We can see above that upon executing the first code block, the output of the ls command was displayed and execution ended. However, when running the second code block, which opened the camera, this did not return and a “kernel” continued running. The notebook warns us how we can only have one instance of the camera running at a time. We can shut down running kernels via the Kernel menu and by right-clicking on the notebook and selecting Shut Down Kernel.
Next the notebook guides us along progressively building up our application, creating a task, widgets, loading the network model, carrying out training and evaluation etc. At the end of which we should have an application which can determine the meaning of hand signals, thumbs-up and thumbs-down. Rather than cover each of these steps in detail, I’d encourage those interested in finding out more to get hands-on themselves!
Note that in addition to the Getting Started with AI on Jetson Nano course materials, there are two optional parts to Jetson AI Fundamentals. These are:
- JetBot. Building your own Jetson Nano-powered robot, configuring the software and using deep learning for collision avoidance and road following.
- Hello AI World. A series of tutorials, that were introduced in the post, Hands on with the NVIDIA Jetson Nano.
The Jetson AI Fundamentals course provides the foundations for Jetson AI Certification. Once this has been completed, the next step in becoming a Jetson AI Specialist is to complete a project that demonstrates an understanding. Suggested examples include “collect your own dataset and train a new DNN model for a specific application, add a new autonomous mode to JetBot, or create a smart home / IoT device using AI.”
The assessment criteria are stated as being:
- AI (5 points) - The project uses deep learning, machine learning, and/or computer vision in a meaningful way, and demonstrates a fundamental understanding of creating applications with AI. Factors include the effectiveness, technical complexity, and performance of your AI solution on Jetson.
- Impact / Originality (5 points) - The concept of your project is novel and applies AI to solve or address challenges or issues faced by yourself or society. Also, our ideas and work are either original or derivative in a significant way.
- Reproducibility (5 points) - Any plans, code, and resources needed for someone else to build and use the project are included in the repository and are easy to follow.
- Presentation and Documentation (5 points) - The video effectively demonstrates and explains various aspects of the project, and there exists a clear, complete readme in the repository that documents any steps needed to build/run the project along with diagrams and images. Note that educators should have an oral presentation component to their video to highlight their teaching abilities.
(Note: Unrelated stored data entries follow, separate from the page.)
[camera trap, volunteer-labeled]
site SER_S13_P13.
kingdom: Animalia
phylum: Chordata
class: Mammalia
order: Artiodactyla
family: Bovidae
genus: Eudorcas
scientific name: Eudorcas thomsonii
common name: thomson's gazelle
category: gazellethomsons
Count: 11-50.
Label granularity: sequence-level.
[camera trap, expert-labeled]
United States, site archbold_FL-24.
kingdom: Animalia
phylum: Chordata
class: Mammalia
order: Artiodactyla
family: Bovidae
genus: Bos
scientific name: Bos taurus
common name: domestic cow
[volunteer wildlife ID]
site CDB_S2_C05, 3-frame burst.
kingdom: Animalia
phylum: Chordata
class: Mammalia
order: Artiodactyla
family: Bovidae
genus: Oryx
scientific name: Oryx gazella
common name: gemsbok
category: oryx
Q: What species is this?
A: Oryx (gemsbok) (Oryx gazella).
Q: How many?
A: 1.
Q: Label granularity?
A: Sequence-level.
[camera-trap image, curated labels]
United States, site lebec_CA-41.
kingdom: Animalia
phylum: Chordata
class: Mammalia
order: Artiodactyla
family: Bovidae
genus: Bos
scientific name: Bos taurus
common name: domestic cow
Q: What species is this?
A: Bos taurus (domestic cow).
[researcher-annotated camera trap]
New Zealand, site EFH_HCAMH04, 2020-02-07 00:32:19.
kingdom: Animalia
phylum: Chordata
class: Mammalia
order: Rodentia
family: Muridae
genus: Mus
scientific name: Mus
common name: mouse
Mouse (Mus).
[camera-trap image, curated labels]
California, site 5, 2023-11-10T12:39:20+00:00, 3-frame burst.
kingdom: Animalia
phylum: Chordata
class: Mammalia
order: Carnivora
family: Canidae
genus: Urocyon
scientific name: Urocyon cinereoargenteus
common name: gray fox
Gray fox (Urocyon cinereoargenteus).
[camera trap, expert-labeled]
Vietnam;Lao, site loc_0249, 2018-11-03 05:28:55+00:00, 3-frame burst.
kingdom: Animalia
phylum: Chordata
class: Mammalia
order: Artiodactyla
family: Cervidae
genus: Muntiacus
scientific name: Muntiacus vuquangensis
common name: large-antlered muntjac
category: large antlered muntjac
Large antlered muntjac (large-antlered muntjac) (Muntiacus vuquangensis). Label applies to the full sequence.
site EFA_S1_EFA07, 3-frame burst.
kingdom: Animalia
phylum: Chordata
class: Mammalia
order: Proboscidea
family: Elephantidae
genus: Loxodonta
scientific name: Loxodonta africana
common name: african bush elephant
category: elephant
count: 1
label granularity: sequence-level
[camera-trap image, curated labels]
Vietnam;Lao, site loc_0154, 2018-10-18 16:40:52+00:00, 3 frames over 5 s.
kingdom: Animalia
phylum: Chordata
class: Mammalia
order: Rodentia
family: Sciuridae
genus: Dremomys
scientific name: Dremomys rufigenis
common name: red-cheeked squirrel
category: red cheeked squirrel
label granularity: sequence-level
Jetson AI Ambassador certification is meanwhile targeted at educators and instructors, with an additional interview step involved and some teaching/training experience a requirement.
JetPack SDK and the turnkey images for Jetson Nano make it possible to get up and running in no time at all, with a pre-configured software stack that enables CUDA-accelerated compute using a selection of popular frameworks. This convenience is further built-on via a catalogue of NVIDIA provided Docker containers, including one which is used to support Jetson AI training and certification. The use of JupyterLab for which provides a feature rich and easy-to-use environment.